The national fire agency said four people had been killed across the city with 225 injured.

Hualien is one of Taiwan's most popular tourist hubs as it lies on the picturesque east coast rail line and near to the popular Taroko Gorge.

Frequent aftershocks left some residents stranded in the open as they feared going back into buildings. Authorities said 830 people were in shelters Wednesday morning and some 1,900 houses were without power.

Officials said 117 people were rescued from damaged buildings so far.

The severely damaged Marshal Hotel had also crumpled into the ground as its bottom storeys disappeared.

"The lower floors sunk into the ground and I saw panicked tourists being rescued from the hotel," eyewitness Blue Hsu told AFP.

Quake anniversary

The quake hit just before midnight (1550 GMT) around 21 kilometres (13 miles) northeast of Hualien, according to the United States Geological Survey.

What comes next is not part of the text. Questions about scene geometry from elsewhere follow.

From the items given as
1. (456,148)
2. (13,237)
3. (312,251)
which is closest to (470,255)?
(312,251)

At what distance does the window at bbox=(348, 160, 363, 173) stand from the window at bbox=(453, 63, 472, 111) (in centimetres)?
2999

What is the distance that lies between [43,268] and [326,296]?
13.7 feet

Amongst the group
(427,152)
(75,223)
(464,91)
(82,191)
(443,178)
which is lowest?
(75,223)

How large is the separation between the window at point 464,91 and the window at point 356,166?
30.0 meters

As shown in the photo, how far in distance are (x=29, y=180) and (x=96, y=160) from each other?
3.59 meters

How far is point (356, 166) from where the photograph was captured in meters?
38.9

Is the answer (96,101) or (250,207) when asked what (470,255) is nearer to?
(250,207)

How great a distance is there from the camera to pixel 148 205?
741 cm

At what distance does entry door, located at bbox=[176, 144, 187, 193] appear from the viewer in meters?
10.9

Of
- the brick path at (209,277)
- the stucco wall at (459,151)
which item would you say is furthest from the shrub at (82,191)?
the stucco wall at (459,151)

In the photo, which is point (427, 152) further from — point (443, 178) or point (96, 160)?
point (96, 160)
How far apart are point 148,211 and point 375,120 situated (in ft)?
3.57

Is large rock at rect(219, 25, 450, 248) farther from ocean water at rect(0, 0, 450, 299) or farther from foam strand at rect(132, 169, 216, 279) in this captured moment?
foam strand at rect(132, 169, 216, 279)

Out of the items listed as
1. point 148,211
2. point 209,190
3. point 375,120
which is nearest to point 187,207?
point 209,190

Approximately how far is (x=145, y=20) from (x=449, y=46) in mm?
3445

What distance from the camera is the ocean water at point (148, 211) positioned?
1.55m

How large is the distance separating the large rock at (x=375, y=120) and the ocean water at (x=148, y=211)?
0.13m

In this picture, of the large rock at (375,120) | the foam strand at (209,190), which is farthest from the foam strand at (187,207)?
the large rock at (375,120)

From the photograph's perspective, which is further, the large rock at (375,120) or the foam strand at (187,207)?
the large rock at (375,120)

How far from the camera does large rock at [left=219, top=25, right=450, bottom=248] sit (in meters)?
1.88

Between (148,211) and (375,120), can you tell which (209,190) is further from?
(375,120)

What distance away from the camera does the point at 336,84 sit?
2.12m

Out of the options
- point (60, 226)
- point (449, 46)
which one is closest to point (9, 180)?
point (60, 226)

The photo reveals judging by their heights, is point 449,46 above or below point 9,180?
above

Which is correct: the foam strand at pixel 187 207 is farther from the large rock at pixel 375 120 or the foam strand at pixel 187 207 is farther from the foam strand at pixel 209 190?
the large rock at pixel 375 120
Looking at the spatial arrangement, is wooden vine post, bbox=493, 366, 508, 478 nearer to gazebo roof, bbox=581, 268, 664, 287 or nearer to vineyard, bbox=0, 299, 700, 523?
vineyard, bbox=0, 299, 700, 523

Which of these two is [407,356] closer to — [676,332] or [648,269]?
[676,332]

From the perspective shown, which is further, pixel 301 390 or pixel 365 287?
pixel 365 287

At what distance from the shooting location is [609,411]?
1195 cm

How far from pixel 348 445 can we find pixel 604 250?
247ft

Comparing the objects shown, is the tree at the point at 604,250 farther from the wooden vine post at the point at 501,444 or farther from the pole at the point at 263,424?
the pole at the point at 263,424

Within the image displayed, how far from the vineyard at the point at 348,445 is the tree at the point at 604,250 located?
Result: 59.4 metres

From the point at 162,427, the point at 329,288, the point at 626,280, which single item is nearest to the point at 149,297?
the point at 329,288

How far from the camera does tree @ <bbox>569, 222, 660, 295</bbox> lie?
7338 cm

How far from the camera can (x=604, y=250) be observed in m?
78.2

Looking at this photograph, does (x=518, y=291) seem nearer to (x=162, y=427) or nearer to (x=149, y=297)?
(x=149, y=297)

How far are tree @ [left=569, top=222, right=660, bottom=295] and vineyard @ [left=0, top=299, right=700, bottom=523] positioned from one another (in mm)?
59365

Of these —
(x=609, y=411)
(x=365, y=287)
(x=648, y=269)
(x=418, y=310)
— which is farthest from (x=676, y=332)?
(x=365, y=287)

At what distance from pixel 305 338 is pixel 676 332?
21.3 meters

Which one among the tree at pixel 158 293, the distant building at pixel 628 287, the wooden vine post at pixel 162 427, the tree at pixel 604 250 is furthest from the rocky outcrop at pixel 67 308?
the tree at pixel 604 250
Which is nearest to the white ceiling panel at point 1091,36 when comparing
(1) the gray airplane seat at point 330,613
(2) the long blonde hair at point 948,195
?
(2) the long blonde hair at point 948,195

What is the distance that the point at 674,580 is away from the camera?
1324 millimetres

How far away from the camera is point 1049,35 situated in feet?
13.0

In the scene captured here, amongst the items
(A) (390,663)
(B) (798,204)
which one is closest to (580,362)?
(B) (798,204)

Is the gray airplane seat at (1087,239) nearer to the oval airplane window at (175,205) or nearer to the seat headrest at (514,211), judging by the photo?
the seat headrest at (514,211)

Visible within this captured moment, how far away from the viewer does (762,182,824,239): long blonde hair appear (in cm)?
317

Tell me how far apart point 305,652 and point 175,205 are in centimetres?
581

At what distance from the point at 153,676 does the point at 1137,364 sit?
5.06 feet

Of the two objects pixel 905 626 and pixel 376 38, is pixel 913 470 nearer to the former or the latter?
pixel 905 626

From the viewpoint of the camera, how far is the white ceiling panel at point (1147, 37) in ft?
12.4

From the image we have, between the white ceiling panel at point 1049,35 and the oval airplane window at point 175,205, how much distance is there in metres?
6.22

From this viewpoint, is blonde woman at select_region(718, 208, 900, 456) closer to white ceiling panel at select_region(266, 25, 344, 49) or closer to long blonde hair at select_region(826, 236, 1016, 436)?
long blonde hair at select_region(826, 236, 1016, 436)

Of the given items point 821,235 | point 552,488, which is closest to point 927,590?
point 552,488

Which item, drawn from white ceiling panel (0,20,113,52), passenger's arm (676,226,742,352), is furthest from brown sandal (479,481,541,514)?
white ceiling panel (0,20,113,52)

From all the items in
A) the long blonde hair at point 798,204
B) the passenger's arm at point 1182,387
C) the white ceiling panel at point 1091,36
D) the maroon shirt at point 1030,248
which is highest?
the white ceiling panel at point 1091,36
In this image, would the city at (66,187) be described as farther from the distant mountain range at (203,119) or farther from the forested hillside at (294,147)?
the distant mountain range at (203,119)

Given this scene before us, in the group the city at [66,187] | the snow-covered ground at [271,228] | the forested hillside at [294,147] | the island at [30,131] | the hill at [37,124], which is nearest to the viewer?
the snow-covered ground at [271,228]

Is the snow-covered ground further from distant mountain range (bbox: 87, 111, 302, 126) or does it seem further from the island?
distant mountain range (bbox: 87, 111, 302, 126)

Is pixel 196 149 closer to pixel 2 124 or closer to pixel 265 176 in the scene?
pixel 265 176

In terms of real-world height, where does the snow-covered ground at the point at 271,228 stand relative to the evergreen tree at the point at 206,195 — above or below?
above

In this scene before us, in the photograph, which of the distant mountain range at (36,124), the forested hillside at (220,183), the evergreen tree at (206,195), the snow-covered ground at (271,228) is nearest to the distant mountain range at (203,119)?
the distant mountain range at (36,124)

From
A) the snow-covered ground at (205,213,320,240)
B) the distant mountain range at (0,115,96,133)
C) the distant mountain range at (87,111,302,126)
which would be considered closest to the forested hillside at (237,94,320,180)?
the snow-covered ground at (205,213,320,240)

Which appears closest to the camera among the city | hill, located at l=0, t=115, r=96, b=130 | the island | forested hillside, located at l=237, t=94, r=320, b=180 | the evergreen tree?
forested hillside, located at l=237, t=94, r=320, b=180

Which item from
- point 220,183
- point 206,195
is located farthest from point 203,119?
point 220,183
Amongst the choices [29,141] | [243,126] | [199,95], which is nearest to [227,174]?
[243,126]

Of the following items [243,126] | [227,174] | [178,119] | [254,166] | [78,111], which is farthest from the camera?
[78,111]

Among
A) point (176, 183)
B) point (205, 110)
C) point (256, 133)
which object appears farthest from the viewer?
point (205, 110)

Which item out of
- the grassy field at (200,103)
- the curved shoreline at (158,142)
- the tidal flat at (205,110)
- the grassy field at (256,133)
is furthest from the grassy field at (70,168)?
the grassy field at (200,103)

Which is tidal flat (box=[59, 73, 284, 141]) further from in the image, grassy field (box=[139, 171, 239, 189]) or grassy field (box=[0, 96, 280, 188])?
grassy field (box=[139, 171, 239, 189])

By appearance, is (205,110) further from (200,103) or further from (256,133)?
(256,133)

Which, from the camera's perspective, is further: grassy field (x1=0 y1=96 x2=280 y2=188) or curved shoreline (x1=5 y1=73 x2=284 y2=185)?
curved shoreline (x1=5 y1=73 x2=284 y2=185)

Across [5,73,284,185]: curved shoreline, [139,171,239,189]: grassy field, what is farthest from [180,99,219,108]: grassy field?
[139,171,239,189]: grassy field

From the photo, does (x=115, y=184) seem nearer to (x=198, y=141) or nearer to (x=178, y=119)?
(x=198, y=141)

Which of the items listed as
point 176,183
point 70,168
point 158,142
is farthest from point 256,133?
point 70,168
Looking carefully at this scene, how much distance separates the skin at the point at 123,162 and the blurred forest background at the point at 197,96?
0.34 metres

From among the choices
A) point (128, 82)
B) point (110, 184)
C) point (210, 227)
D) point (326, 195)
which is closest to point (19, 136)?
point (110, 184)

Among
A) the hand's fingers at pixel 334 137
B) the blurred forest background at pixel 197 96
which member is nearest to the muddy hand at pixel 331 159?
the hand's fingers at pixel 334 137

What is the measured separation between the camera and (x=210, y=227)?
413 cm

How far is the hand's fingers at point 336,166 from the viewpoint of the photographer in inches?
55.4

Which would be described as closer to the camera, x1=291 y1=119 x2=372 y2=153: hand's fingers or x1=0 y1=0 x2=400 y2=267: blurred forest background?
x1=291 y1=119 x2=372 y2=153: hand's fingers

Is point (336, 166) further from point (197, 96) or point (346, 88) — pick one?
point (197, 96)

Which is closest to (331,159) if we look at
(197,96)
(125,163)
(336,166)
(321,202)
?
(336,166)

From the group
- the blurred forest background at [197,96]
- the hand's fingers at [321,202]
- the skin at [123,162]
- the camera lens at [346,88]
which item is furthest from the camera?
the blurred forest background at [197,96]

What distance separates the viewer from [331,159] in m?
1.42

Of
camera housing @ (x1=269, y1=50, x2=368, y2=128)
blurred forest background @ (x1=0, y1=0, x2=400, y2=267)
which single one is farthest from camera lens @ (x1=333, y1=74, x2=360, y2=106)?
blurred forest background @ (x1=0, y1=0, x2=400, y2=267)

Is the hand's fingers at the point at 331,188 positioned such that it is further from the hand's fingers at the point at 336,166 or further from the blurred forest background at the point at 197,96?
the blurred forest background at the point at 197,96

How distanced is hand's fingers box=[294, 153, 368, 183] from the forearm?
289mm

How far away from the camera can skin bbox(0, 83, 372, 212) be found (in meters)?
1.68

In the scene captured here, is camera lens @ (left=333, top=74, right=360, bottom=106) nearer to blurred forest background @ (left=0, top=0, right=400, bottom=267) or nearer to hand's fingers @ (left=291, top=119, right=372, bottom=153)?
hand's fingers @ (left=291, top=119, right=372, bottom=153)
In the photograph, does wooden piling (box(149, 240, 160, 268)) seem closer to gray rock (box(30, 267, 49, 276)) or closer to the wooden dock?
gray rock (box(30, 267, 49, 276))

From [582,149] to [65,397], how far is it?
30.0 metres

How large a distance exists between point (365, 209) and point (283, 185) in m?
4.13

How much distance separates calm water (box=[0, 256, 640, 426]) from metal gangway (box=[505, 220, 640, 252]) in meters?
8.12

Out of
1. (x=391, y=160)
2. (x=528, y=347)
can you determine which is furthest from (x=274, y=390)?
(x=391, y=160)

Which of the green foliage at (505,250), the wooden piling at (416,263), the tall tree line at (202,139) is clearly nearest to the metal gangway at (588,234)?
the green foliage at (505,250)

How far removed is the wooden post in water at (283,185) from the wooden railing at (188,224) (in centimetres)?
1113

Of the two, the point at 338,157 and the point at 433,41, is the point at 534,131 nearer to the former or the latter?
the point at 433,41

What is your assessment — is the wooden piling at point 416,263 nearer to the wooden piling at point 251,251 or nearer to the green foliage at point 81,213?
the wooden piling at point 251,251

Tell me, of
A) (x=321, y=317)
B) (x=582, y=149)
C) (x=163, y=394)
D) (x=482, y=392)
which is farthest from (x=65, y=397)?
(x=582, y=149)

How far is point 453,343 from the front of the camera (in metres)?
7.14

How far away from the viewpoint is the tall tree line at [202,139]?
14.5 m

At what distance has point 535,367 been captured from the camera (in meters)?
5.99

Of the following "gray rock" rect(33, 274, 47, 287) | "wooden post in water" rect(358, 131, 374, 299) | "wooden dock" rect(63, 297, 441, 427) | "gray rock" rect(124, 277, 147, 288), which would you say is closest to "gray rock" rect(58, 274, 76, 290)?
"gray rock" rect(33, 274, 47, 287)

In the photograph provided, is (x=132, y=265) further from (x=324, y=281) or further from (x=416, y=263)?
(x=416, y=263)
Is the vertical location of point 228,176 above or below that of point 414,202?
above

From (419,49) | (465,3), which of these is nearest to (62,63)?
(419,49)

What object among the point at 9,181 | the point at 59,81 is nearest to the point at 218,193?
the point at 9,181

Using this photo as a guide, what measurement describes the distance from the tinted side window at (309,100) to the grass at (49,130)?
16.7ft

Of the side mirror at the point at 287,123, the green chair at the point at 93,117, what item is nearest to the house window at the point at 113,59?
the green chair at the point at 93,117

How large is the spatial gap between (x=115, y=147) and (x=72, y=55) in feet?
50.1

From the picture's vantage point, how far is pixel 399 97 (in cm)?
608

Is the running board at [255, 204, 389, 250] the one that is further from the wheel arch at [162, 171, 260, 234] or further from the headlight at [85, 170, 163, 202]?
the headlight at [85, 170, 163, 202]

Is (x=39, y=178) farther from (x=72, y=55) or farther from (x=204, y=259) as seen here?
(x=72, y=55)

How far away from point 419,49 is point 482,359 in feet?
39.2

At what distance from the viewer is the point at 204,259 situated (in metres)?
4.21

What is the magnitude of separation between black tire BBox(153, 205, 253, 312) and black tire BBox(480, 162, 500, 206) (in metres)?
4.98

It followed almost 100 smaller tremors to have hit the area in the last three days and comes exactly two years since a quake of the same magnitude struck the southern Taiwanese city of Tainan, killing more than 100 people.

Most of the deaths from the February 2016 earthquake were from the 16-storey Wei-kuan apartment complex, which toppled on its side and buried many residents in the rubble.

It was the only high-rise in Tainan to crumble completely in the quake, which came two days before Lunar New Year, when many people were visiting relatives for the biggest celebration of the Chinese calendar.

The safety of the building was called into question immediately after the disaster, when metal cans and foam were found to have been used as fillers in the concrete. Residents said there had been cracks in the structure.

Five people were found guilty and sentenced to five years imprisonment over the disaster, including the developer and two architects, with prosecutors saying they "cut corners" that affected the building's structural integrity.

Taiwan lies near the junction of two tectonic plates and is regularly hit by earthquakes.

The island's worst tremor in recent decades was a 7.6 magnitude quake in September 1999 that killed around 2,400 people.